- Problem to work on
Copy out, word for word, everything in the material below from the line containing "In this photo, of" down to the very end of the material, including that first line.

- Supplied records
________________
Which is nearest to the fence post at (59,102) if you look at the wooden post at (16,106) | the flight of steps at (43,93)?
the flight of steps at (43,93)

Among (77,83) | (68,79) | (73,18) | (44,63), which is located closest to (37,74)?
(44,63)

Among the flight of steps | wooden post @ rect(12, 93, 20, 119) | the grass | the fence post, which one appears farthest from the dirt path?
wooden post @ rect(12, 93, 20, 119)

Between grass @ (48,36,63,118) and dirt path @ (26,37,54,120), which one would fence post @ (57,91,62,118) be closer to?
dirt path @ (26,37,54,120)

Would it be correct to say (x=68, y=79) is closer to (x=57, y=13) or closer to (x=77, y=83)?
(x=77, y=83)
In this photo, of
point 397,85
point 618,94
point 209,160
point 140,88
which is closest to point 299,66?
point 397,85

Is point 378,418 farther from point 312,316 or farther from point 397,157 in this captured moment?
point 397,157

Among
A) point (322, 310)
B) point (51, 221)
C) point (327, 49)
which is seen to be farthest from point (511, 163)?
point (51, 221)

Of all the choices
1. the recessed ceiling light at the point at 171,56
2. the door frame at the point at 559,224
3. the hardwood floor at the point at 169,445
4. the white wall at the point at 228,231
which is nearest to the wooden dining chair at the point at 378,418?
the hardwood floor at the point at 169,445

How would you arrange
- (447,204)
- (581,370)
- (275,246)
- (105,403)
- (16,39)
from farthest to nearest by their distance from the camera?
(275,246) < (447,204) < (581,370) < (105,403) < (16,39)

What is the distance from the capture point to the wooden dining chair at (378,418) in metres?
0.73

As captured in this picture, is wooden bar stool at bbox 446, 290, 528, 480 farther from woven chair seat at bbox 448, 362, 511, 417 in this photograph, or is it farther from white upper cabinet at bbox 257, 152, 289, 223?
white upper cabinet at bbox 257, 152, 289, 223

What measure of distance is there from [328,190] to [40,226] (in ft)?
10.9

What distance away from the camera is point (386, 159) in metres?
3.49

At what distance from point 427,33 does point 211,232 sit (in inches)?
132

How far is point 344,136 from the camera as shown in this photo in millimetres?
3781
________________
- Finished task
In this photo, of
point 397,85
point 618,94
point 209,160
point 140,88
which is closest to point 299,66?
point 397,85

Is point 378,418 farther from point 312,316 or farther from point 397,157 in this captured moment?
point 397,157

Among
A) point (322, 310)
B) point (51, 221)
C) point (327, 49)
which is seen to be farthest from point (511, 163)?
point (51, 221)

Of all the choices
1. the recessed ceiling light at the point at 171,56
2. the door frame at the point at 559,224
3. the hardwood floor at the point at 169,445
4. the white wall at the point at 228,231
which is nearest to the wooden dining chair at the point at 378,418?
the hardwood floor at the point at 169,445

How would you arrange
- (447,204)
- (581,370)
- (275,246)
- (105,403)
- (16,39)
from farthest to nearest by their distance from the camera?
(275,246) < (447,204) < (581,370) < (105,403) < (16,39)

What is the distance from the capture point to the wooden dining chair at (378,418) in metres?
0.73

As captured in this picture, is wooden bar stool at bbox 446, 290, 528, 480 farther from woven chair seat at bbox 448, 362, 511, 417 in this photograph, or is it farther from white upper cabinet at bbox 257, 152, 289, 223?
white upper cabinet at bbox 257, 152, 289, 223

What measure of distance is there from [328,190] to [40,226] (in ft)?
10.9

What distance away from the camera is point (386, 159) in metres?
3.49

At what distance from point 427,33 does point 211,232 sit (in inches)?
132

How far is point 344,136 from the camera as shown in this photo in millimetres?
3781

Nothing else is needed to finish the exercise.